Supplementary material
The supplementary material for this article can be found at https://doi.org/10.1017/S2045796022000270.
Data
All data were obtained from the IeDEA-SA. Data cannot be made available online because of legal and ethical restrictions. To request data, readers may contact IeDEA-SA for consideration by filling out the online form available at https://www.iedea-sa.org/contact-us/. Statistical code and simulated data are available under https://github.com/AndreasDHaas/ECMHC.
Acknowledgements
We thank Mansfield and colleagues (Mansfield et al., Reference Mansfield, Mathur, Tazare, Henderson, Mulick, Carreira, Matthews, Bidulka, Gayle, Forbes, Cook, Wong, Strongman, Wing, Warren-Gash, Cadogan, Smeeth, Hayes, Quint, McKee and Langan2021) for making their statistical code publicly available.
Author contributions
A. H. and A. W. wrote the first draft of the study protocol. All authors contributed to the final version of the protocol. N. M. prepared the database. A. H. and A. W. performed the statistical analysis. A. W. and A. H. wrote the first draft of the manuscript, which was revised by all authors.
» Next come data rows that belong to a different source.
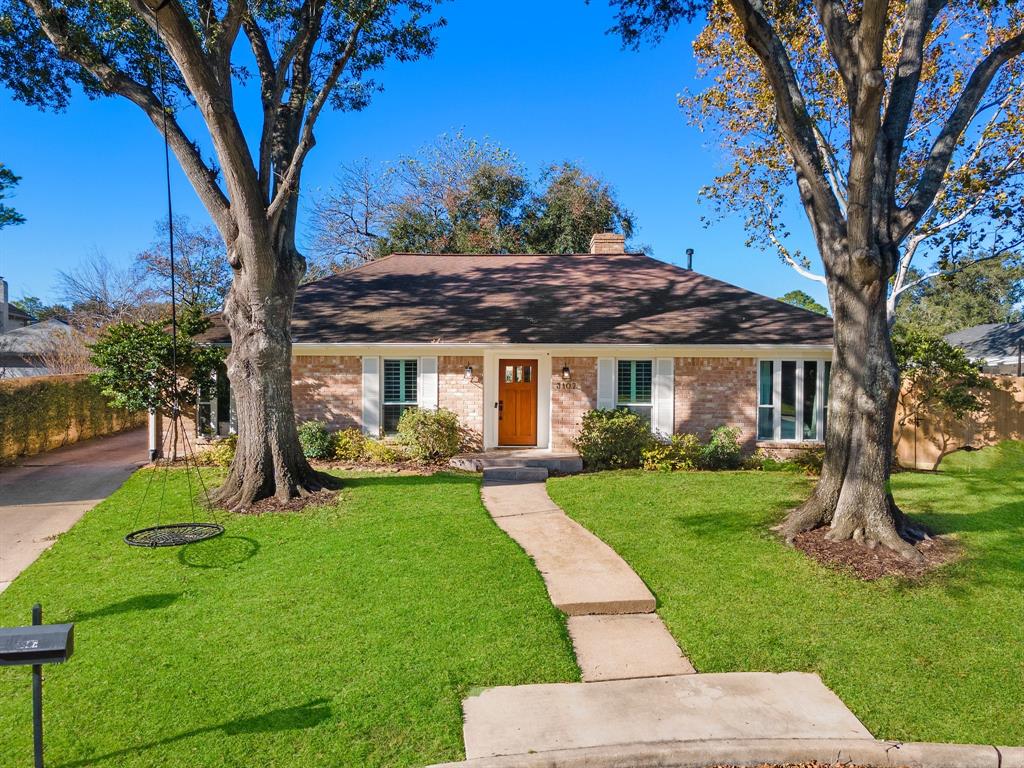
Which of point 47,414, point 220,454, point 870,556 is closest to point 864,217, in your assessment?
point 870,556

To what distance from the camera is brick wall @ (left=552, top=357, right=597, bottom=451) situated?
12.9m

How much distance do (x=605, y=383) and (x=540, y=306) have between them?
2710 mm

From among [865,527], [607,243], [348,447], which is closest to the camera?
[865,527]

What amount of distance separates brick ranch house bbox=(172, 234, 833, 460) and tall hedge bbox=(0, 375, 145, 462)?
3685 mm

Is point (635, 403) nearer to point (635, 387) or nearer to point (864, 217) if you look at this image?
point (635, 387)

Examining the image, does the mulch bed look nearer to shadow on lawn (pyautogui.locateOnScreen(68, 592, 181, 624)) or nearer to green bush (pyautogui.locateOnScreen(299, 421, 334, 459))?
shadow on lawn (pyautogui.locateOnScreen(68, 592, 181, 624))

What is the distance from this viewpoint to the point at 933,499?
366 inches

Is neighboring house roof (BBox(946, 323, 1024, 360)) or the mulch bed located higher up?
neighboring house roof (BBox(946, 323, 1024, 360))

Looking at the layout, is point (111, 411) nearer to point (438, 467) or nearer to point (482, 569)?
point (438, 467)

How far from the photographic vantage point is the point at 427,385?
42.6ft

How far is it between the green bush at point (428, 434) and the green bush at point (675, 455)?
393 centimetres

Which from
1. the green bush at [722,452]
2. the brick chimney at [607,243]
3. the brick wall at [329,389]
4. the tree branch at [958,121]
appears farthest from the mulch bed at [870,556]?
the brick chimney at [607,243]

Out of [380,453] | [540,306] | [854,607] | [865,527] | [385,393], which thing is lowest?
[854,607]

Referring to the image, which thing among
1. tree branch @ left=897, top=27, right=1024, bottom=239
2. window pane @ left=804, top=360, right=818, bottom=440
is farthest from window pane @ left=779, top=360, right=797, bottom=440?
tree branch @ left=897, top=27, right=1024, bottom=239
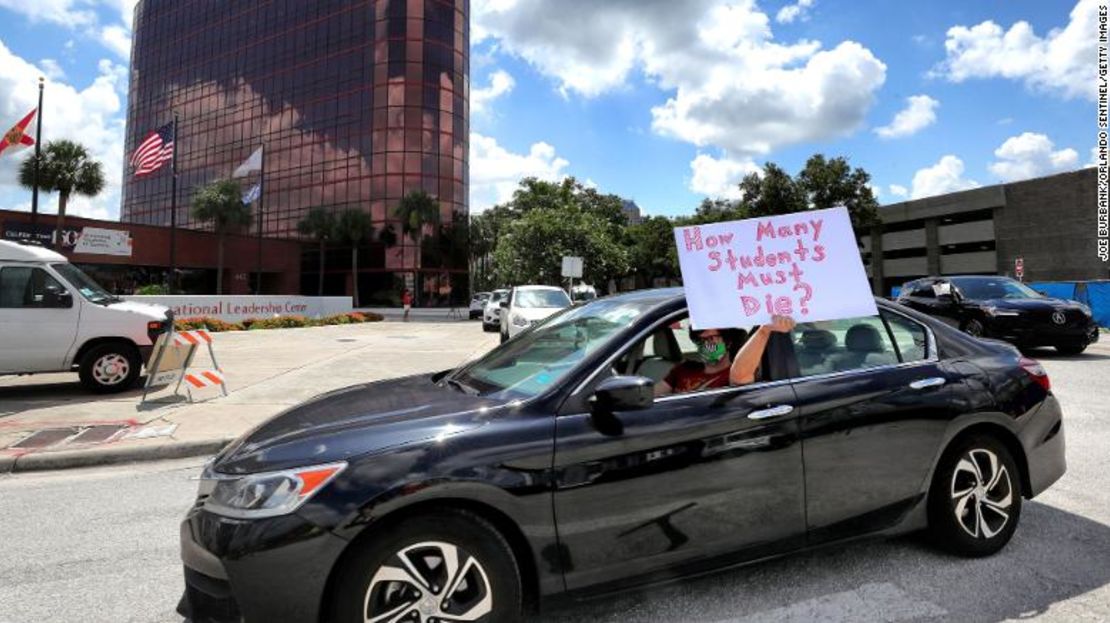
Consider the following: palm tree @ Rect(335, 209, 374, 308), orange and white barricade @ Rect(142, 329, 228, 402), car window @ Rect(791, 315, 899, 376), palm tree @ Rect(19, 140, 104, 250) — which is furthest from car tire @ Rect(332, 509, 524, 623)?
palm tree @ Rect(335, 209, 374, 308)

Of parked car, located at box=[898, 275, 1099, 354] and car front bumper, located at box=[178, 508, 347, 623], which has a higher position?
parked car, located at box=[898, 275, 1099, 354]

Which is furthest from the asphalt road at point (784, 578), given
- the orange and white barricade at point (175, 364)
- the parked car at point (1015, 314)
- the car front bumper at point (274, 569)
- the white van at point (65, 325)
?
the parked car at point (1015, 314)

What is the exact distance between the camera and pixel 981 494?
342 cm

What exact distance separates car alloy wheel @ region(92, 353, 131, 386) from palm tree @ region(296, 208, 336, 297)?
41.1 meters

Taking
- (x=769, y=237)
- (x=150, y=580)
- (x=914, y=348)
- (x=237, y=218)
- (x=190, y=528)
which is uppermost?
(x=237, y=218)

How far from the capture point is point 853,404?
313 centimetres

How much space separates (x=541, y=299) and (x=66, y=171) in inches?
1111

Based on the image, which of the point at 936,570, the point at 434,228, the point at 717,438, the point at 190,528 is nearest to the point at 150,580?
the point at 190,528

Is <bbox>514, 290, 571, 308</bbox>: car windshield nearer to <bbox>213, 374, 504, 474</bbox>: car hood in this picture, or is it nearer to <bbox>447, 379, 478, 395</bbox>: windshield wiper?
<bbox>447, 379, 478, 395</bbox>: windshield wiper

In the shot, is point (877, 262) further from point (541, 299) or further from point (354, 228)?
point (541, 299)

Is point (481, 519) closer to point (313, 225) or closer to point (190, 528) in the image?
point (190, 528)

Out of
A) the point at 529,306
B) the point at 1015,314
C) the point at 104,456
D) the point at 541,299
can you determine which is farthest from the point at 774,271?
the point at 541,299

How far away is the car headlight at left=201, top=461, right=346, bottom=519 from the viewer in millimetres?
2281

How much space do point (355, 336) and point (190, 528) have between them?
19470 mm
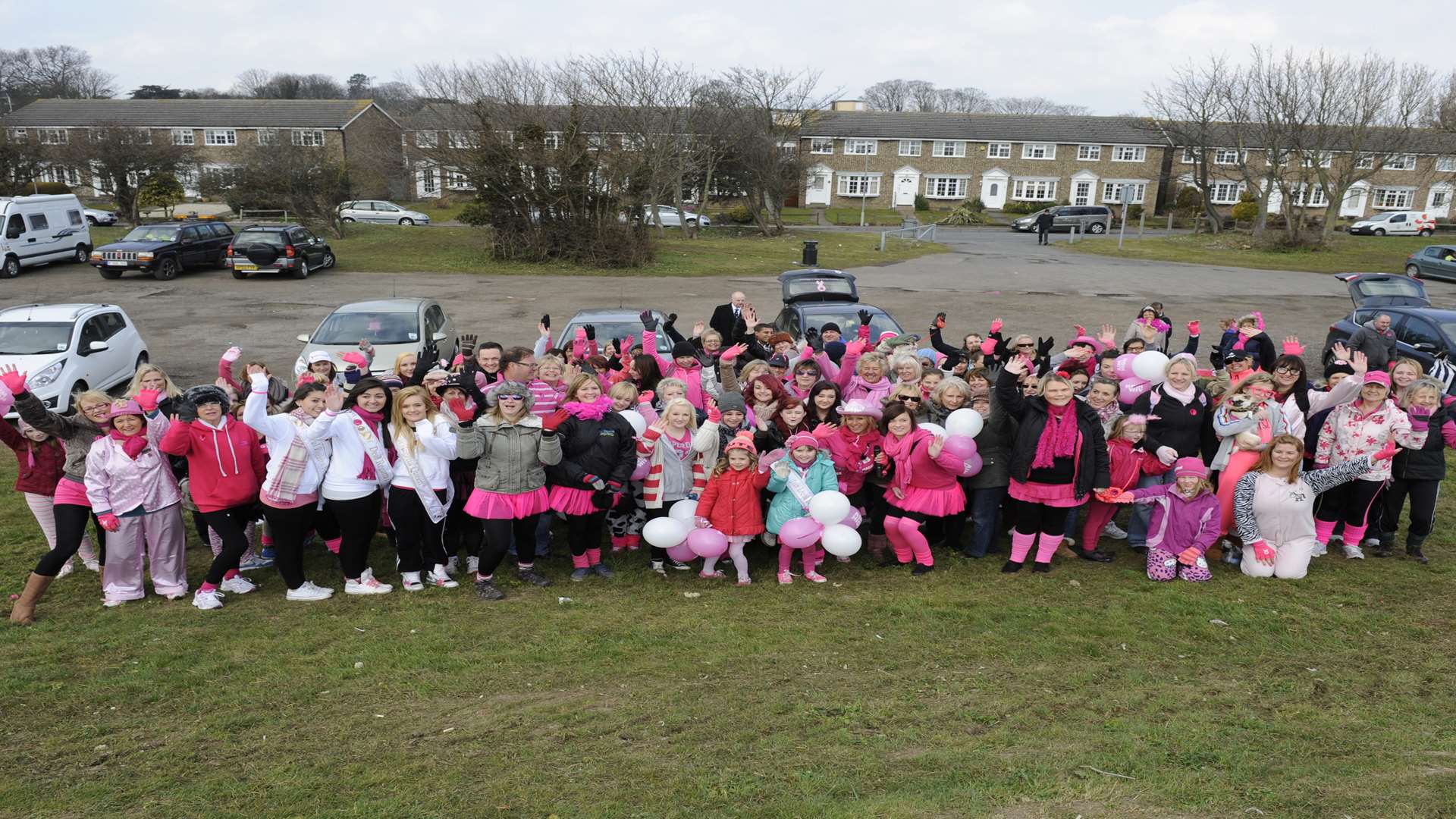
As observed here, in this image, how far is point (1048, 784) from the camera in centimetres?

All authors approved the final version of the paper for submission.
Financial support
This study is supported by the US National Institutes of Health (the National Institute of Allergy and Infectious Diseases, the Eunice Kennedy Shriver National Institute of Child Health and Human Development, the National Cancer Institute, the National Institute of Mental Health, the National Institute on Drug Abuse, the National Heart, Lung, and Blood Institute, the National Institute on Alcohol Abuse and Alcoholism, the National Institute of Diabetes and Digestive and Kidney Diseases, and the Fogarty International Center) under award number U01AI069924 (Drs Egger and Davies). Dr Haas was supported by an Ambizione Fellowship (award number 193381) and Dr Egger by special project funding (award number 189498) from the Swiss National Science Foundation.
Conflict of interest
None.
Ethical standards
The authors assert that all procedures contributing to this work comply with the ethical standards of the relevant national and institutional committees on human experimentation and with the Helsinki Declaration of 1975, as revised in 2000.